Jakarta, Beritasatu.com - Polda Metro Jaya membenarkan telah mengamankan dan menetapkan dokter IZH sebagai tersangka terkait kasus penganiayaan terhadap pegiat media sosial Ninoy Karundeng. Perannya, turut melakukan interogasi dan tidak membantu Ninoy yang sudah dalam kondisi babak belur.

"Membiarkan, malah ikut-ikut menginterogasi dengan suaminya yang sama-sama tenaga medis," ujar Direktur Reserse Kriminal Umum Polda Metro Jaya Komisaris Besar Polisi Suyudi Ario Seto, Kamis (17/10/2019).

Baca JugaSeorang Dokter Turut Ditangkap Terkait Kasus Ninoy

Suyudi membenarkan, kalau IZH merupakan seorang dokter, namun saat ini tidak praktik di rumah sakit.

"Betul bahwa IZH adalah seorang dokter, lulusan Fakultas Kedokteran Universitas Yarsi. Namun, IZH hingga saat ini tidak bekerja di RS manapun, hanya bekerja sebagai freelance dokter di rumahnya," ungkap Suyudi.

Baca Juga: Tersangka Kasus Penganiayaan Ninoy Jadi 14 Orang

Suyudi menyampaikan, pada saat aksi unjuk rasa, IZH diajak suaminya berinisial SA yang saat ini buron, untuk menjadi relawan medis dalam rangka perawatan para pendemo yang terluka atau terkena gas air mata.
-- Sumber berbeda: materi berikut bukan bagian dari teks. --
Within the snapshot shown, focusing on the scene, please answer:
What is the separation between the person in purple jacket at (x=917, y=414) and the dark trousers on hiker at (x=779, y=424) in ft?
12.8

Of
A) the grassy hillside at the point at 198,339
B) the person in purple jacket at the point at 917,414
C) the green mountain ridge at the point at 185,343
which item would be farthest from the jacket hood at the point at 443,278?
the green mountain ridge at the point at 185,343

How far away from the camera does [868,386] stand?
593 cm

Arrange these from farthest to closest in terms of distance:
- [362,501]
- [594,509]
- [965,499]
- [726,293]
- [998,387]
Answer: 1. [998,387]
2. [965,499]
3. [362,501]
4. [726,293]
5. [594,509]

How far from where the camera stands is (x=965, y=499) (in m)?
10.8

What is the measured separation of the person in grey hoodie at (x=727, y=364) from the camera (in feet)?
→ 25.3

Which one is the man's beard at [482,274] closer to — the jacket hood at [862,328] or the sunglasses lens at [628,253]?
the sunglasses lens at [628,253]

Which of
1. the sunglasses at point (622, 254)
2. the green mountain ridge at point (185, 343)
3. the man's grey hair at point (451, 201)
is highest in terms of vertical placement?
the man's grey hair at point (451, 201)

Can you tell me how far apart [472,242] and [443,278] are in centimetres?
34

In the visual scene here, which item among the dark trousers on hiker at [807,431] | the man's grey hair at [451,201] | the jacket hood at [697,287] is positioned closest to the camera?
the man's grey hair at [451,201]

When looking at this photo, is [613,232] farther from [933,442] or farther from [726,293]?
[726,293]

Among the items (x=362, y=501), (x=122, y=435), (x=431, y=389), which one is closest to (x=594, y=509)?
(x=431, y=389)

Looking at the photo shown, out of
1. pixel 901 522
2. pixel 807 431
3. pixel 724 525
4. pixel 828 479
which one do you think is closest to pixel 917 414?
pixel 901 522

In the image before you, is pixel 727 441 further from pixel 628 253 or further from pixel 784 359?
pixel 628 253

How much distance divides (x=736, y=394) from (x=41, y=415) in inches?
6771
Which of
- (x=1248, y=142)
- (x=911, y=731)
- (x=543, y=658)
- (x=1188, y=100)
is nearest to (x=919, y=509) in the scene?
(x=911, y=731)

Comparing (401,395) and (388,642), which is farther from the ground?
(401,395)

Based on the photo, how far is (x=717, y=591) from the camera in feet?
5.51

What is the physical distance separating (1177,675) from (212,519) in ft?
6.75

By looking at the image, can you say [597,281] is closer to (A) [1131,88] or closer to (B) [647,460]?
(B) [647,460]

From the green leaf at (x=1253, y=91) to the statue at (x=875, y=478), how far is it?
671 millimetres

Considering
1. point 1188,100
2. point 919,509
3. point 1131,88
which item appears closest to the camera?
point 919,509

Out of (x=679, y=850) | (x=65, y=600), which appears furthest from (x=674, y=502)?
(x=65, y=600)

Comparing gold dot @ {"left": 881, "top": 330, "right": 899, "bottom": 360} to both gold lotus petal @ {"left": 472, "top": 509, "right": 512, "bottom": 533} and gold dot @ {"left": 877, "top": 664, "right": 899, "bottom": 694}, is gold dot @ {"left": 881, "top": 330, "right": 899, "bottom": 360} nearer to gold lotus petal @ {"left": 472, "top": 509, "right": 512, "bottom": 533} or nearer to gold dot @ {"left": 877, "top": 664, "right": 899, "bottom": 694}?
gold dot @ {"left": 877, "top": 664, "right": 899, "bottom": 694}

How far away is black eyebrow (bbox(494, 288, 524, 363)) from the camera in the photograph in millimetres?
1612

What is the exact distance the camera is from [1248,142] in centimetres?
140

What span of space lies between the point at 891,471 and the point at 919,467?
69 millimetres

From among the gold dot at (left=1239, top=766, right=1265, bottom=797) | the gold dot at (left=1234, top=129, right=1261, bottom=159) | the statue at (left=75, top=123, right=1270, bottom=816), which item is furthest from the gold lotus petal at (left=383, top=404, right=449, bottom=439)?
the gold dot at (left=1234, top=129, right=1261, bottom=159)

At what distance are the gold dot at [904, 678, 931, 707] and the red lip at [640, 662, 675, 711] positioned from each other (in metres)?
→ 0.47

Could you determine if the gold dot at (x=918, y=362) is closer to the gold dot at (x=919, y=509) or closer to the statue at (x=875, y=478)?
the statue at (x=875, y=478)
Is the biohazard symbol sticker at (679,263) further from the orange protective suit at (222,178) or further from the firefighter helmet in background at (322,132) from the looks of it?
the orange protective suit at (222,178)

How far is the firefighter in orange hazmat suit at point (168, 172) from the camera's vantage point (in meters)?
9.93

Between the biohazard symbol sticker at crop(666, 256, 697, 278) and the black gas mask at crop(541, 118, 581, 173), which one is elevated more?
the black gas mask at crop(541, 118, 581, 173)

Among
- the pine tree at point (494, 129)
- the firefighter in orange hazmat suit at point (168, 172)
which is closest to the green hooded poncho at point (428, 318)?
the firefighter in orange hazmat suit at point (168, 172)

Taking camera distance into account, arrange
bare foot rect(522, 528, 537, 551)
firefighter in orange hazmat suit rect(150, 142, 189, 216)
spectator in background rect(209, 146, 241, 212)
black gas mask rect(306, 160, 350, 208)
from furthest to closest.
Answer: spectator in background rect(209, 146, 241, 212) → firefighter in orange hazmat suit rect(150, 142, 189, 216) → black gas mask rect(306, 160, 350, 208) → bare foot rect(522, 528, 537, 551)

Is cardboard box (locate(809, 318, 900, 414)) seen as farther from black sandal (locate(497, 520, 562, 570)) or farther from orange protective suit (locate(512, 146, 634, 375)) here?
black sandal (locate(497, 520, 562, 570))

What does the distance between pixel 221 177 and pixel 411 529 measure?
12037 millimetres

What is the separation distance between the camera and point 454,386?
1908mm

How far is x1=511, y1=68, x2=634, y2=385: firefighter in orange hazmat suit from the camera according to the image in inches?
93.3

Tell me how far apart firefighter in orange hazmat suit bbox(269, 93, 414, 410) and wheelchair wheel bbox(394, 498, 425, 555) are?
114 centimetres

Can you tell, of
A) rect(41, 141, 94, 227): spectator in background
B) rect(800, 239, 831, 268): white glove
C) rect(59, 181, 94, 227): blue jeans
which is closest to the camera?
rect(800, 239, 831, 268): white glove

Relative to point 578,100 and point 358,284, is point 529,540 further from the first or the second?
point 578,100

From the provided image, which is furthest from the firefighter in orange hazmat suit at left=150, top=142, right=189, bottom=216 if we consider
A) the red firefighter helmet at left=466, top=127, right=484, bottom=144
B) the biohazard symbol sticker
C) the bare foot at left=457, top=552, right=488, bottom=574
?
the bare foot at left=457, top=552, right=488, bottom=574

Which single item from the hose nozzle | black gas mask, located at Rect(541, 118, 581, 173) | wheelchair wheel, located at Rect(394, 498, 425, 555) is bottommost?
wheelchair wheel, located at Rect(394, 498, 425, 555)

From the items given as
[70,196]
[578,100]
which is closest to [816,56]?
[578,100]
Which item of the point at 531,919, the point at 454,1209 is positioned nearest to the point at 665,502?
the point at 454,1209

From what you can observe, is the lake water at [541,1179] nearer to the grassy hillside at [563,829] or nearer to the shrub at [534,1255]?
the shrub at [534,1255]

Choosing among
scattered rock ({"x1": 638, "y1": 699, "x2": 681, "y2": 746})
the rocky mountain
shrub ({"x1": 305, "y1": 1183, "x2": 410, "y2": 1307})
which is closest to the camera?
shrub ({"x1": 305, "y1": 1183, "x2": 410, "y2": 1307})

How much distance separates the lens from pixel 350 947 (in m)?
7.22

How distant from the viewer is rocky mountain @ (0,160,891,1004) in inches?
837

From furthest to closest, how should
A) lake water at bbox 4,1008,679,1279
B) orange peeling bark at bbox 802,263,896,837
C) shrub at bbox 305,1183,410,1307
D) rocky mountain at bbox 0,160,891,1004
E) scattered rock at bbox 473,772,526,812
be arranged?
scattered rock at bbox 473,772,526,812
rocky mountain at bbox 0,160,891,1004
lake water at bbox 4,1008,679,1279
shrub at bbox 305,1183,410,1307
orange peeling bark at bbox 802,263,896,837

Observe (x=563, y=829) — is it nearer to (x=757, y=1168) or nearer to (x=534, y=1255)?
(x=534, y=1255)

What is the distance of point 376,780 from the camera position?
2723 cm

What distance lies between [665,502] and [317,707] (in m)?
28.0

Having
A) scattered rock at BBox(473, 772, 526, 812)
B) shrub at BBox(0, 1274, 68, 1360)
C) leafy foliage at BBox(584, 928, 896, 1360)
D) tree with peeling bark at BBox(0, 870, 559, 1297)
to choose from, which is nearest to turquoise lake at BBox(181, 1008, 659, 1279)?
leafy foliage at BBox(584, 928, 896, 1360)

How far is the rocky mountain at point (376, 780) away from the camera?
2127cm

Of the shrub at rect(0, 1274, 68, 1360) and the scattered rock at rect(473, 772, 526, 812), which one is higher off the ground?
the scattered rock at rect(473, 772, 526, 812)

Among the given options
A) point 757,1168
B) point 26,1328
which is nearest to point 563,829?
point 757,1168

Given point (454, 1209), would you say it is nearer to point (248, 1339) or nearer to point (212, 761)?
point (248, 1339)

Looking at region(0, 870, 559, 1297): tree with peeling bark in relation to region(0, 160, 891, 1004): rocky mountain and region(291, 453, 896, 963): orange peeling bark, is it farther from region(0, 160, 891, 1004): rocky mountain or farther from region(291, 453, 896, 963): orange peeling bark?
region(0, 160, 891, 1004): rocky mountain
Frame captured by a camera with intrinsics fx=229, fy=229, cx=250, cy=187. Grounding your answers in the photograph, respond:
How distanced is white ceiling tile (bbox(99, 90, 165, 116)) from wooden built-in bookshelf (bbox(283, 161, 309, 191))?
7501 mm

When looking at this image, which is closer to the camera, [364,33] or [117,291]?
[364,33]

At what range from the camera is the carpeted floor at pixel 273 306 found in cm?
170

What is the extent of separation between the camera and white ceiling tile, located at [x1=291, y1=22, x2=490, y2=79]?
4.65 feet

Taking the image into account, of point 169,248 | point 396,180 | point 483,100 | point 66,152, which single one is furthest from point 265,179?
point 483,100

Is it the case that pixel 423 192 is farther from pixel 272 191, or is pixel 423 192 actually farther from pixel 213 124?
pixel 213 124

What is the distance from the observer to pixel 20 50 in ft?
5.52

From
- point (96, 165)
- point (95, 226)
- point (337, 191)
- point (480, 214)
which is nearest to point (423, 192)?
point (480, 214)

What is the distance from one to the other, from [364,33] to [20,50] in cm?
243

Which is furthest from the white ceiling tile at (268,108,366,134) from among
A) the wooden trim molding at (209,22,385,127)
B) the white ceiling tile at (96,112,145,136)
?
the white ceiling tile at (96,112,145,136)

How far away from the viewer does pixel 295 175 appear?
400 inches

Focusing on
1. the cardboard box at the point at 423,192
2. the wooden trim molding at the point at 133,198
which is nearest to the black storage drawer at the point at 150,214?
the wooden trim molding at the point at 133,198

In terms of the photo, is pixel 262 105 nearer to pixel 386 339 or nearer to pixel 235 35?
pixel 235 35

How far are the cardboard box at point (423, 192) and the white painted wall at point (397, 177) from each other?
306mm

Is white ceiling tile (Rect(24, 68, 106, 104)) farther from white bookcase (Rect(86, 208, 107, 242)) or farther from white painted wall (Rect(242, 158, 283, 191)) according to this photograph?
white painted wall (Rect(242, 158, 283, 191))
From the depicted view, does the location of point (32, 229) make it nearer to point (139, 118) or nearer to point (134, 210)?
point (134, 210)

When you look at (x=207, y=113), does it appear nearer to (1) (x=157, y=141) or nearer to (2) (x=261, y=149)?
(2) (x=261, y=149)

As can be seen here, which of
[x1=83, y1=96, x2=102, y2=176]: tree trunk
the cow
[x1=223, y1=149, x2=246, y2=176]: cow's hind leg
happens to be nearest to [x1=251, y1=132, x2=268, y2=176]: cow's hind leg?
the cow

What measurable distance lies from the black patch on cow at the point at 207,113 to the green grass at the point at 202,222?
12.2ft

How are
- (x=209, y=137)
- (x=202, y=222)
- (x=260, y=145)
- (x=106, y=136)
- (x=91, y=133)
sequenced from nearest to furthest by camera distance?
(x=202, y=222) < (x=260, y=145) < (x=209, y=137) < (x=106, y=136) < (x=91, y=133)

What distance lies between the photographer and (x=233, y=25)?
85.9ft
"Sebagai seorang tenaga medis, dia tidak ada upaya membantu seseorang yang sudah babak belur dianiaya banyak orang. Padahal korban (Ninoy), dalam keadaan butuh dukungan medis. Malah ikut-ikutan interogasi korban Ninoy dan tidak bantu medis terhadap Ninoy padahal Ninoy babak belur. Suaminya SA, sudah jadi DPO (Daftar Pencarian Orang)," katanya.